## [Excerpt to read]
--- begin ---
A reception follows the concert with featured visual artist Alisha Lewis.

American pianist Stephenson’s love for music is immediately apparent in his joyous charisma onstage, expressive power and natural ease at the instrument. Hailed for “extraordinary narrative and poetic gifts” and interpretations that are “fresh, incisive and characterfully alive” (Gramophone), he is committed to making an impact on the world through his music-making.

Growing up in New York City, Stephenson started piano lessons at age 7 and was accepted into the Juilliard Outreach Music Advancement Program for underprivileged children the next year, where he attended numerous student recitals and fell in love with music.

At the age of 10, he advanced to Juilliard’s elite Pre-College program with the help of his teacher, Beth Nam. At Juilliard he studied with Matti Raekallio, Hung-Kuang Chen and Ernest Barretta. Stephenson practiced on a synthesizer at home until he found an old upright piano on the street that an elementary school had thrown away; that would become his practice piano for the next six years, until the Lang Lang Foundation donated a new piano to him when he was 17.
--- end ---
## [Written exercise 1]
Rewrite the entries between the lines holding "Verification needed: flowers" and "137;184;152;191", inclusive, replacing "flowers" with "blossoms" and leaving everything else unchanged.

## [Available records]
--- begin ---
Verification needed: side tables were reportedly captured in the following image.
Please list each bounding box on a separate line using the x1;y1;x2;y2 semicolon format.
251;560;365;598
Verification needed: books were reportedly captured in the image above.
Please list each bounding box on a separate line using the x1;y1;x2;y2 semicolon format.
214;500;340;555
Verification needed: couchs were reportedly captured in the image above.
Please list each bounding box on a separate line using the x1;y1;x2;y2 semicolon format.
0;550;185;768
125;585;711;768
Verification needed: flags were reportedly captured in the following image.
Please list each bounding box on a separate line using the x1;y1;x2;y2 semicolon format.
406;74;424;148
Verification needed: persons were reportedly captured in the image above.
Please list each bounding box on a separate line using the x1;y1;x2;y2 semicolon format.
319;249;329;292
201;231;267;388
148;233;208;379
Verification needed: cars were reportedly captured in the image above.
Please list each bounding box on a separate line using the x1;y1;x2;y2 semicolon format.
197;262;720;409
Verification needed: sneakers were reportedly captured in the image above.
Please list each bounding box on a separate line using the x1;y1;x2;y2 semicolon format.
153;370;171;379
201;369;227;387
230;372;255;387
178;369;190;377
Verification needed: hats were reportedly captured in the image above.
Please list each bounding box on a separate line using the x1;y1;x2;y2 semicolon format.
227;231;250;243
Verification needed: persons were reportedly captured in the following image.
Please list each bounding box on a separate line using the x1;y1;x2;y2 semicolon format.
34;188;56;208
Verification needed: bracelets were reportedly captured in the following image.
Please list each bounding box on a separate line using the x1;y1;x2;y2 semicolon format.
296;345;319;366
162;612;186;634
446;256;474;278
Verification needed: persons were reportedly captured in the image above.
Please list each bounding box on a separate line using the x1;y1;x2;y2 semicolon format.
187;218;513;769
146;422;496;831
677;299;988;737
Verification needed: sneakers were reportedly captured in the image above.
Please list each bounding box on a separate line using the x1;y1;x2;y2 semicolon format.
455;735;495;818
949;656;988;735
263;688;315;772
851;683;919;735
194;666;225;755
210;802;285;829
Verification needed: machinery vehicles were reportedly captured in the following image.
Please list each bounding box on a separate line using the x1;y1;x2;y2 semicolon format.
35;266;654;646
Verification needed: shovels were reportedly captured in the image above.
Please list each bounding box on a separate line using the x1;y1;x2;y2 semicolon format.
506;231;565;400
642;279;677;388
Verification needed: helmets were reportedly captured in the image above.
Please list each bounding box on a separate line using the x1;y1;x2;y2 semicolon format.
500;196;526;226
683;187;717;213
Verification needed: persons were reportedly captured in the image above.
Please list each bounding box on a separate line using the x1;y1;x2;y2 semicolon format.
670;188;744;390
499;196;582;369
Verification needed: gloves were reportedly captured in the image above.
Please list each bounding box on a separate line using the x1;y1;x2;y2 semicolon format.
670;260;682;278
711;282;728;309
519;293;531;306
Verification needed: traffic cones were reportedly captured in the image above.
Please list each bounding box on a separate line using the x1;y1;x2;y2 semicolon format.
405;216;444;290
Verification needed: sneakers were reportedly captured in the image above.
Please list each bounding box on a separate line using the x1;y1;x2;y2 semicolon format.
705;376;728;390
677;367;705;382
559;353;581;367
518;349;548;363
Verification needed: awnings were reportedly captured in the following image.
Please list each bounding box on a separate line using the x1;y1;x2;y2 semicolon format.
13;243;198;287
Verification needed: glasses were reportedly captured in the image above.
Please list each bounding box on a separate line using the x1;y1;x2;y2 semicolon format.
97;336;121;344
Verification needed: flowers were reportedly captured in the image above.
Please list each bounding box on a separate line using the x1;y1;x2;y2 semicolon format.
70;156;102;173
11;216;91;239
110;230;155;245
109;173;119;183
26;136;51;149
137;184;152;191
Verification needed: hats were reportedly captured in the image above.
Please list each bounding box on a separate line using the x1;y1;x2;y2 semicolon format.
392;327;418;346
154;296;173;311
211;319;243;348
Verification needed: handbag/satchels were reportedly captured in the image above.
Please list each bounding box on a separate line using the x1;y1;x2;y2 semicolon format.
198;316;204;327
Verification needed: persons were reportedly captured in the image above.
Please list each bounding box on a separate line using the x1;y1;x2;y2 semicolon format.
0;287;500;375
--- end ---
## [Written exercise 2]
List every teacher of Stephenson whom the pianist biography names.

## [Right answer 1]
Verification needed: blossoms were reportedly captured in the image above.
Please list each bounding box on a separate line using the x1;y1;x2;y2 semicolon format.
70;156;102;173
11;216;91;239
110;230;155;245
109;173;119;183
26;136;51;149
137;184;152;191

## [Right answer 2]
Beth Nam
Matti Raekallio
Hung-Kuang Chen
Ernest Barretta